Trecho citado:
******

Nesse contexto emerge outra categoria básica: a autoridade. Como pode um professor fazer juízo de valor e definir o que é e o que não é? Com que autoridade? Se o seu discurso estiver embasado numa ética reducionista, certamente a sua prática pedagógica de ensino-aprendizagem será excludente do diferente. Todavia, se o seu discurso e vivência tiverem como parâmetro uma epistemologia da ética da alteridade, a sua prática pedagógica será libertadora em relação aos estereótipos, pré-julgamentos, pré-conceitos e exclusão do diferente, pois sua prática será face a face, olho no olho, tendo como resultado o respeito pelo outro como ser humano único e especial. É, antes de tudo, uma questão de paradigmas. Os alunos percebem se o professor é coerente ou não, se está fazendo um bom trabalho ou se é um professor mal resolvido... Fazer uma reflexão e uma auto-avaliação é fundamental para que o professor ou educador possa rever seu discurso, sua postura ética e conseqüentemente sua prática pedagógica. A coerência entre teoria e prática é fundamental na educação. O grande desafio é formar uma consciência crítica "autoconsciente" e "alterconsciente", e estabelecer uma coerência entre a epistemologia da ética da alteridade e a prática desta ética no cotidiano das relações interpessoais, seja dentro da comunidade escolar ou na própria vida. Desse modo, vem à tona a questão da autonomia e da "heteronomia".

******

Registros guardados:
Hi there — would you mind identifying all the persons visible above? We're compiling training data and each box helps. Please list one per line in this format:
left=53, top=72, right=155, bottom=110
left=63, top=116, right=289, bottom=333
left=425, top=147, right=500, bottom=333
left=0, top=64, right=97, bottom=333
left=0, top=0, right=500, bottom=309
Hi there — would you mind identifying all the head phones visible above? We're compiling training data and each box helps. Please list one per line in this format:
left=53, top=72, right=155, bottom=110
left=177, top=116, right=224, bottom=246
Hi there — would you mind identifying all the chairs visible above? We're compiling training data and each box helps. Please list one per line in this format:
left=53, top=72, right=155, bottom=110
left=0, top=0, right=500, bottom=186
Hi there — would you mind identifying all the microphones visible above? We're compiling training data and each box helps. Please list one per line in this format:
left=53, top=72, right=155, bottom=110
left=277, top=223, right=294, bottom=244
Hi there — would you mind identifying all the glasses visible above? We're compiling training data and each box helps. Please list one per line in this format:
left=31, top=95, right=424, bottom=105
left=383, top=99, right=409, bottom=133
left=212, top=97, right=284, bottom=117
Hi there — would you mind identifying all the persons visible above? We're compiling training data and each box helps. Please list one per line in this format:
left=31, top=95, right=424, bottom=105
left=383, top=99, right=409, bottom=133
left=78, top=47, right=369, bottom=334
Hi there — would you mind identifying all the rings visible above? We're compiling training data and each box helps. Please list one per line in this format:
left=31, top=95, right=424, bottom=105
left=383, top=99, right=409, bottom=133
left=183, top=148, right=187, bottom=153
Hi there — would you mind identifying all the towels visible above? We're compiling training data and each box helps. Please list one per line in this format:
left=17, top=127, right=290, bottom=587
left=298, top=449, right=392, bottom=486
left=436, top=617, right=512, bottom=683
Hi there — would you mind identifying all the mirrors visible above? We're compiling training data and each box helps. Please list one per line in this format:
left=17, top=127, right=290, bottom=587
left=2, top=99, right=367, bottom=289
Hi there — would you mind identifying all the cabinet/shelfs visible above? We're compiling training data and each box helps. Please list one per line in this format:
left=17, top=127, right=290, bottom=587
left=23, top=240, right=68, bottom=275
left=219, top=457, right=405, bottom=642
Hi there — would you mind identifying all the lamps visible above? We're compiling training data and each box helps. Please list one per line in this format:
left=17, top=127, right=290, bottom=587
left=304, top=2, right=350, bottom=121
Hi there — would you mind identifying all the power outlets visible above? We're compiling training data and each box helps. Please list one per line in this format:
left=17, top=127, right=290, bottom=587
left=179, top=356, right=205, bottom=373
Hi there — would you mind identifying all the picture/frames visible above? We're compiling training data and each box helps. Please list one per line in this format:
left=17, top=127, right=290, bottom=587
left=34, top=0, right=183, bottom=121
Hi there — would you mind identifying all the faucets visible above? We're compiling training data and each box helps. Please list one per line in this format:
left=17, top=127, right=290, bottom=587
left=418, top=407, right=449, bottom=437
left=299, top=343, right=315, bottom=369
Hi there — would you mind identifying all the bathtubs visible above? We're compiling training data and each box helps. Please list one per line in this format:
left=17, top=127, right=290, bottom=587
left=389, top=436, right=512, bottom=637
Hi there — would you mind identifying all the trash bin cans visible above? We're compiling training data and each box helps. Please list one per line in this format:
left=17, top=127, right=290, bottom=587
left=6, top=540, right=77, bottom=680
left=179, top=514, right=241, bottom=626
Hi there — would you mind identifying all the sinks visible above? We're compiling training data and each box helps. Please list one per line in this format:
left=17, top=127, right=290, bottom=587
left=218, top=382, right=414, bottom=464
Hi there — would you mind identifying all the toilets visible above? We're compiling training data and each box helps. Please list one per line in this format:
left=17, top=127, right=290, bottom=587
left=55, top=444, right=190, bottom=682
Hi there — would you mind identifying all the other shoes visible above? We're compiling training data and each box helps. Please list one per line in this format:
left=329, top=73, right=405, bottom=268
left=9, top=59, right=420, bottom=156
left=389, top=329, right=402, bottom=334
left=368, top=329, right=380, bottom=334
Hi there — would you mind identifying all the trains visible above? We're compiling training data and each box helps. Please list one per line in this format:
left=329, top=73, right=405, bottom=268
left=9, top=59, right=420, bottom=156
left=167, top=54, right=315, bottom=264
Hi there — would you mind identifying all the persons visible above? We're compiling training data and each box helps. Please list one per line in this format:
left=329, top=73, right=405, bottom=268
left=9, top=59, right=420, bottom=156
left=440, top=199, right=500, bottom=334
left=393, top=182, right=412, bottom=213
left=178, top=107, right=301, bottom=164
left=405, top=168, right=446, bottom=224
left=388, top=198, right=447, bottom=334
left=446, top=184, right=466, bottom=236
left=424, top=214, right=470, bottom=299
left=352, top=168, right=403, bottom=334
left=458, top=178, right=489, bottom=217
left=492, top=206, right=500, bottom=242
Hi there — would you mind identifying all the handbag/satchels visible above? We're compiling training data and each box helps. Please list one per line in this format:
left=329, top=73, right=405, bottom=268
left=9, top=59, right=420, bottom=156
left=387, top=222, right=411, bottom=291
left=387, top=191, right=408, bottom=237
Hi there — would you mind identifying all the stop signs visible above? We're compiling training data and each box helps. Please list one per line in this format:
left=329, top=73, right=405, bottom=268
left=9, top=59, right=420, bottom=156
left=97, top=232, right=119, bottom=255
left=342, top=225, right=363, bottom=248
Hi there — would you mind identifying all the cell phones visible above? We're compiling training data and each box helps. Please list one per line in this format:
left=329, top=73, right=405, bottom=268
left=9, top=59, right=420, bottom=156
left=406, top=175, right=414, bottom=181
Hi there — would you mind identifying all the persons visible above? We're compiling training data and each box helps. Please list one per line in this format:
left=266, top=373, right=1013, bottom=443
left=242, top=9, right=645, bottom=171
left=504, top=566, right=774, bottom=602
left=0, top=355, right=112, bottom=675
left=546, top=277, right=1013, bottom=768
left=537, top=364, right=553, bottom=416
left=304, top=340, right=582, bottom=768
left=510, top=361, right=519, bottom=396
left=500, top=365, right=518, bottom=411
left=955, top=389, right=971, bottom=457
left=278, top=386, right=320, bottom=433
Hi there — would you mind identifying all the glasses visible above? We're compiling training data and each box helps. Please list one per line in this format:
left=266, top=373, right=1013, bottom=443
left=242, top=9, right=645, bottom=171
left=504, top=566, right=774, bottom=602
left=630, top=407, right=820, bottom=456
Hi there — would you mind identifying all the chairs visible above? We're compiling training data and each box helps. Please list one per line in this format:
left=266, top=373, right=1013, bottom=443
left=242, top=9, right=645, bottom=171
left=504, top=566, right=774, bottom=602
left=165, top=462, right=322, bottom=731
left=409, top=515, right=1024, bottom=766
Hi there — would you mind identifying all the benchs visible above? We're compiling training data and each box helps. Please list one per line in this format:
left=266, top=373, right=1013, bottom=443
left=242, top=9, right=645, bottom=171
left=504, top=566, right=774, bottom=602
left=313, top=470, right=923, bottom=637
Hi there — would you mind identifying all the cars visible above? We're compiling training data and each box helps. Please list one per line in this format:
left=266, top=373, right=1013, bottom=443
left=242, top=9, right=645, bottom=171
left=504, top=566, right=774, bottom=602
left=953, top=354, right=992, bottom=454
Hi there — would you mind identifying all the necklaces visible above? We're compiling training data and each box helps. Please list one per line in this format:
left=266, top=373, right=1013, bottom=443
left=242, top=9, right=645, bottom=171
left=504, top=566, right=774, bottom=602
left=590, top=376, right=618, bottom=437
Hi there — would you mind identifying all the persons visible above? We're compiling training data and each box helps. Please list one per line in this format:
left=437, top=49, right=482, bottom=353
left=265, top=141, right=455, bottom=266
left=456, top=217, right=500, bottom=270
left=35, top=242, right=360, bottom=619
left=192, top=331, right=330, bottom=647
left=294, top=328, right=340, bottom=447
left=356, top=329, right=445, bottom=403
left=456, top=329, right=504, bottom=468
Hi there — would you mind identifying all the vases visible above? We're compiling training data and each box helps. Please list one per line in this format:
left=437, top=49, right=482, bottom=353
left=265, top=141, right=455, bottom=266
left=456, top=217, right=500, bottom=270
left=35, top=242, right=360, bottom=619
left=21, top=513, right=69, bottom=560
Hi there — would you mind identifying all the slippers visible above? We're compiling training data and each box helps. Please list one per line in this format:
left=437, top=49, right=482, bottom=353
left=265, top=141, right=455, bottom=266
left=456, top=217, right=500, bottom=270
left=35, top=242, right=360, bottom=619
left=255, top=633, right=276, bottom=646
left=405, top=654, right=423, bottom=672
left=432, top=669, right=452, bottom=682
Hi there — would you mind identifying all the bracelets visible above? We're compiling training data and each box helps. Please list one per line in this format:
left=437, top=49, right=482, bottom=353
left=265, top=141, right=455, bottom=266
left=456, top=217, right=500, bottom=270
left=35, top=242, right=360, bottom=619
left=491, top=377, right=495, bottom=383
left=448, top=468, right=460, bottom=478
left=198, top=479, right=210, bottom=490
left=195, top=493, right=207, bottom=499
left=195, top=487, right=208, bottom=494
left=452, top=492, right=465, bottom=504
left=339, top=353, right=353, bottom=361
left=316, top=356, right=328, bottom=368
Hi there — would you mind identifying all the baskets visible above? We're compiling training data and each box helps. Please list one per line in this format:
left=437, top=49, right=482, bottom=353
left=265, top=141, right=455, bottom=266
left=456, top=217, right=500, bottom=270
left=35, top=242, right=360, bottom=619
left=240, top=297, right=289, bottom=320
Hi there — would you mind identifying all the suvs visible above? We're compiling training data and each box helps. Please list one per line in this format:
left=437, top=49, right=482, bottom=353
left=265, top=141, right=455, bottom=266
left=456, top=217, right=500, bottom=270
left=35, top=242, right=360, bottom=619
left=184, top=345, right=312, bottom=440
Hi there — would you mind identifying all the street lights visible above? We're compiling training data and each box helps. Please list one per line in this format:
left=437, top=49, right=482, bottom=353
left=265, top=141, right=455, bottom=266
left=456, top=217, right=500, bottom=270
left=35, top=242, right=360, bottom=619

******

Pedido:
Responda com base no trecho citado sobre a ética na prática do professor:
(a) Como será a prática pedagógica de um professor cujo discurso se apoia numa ética reducionista?
(b) O que os alunos percebem a respeito do professor?
(c) Que questão vem à tona na última frase?

Resultado da tarefa:
(a) Será excludente do diferente.
(b) Percebem se o professor é coerente ou não, se está fazendo um bom trabalho ou se é um professor mal resolvido.
(c) A questão da autonomia e da "heteronomia".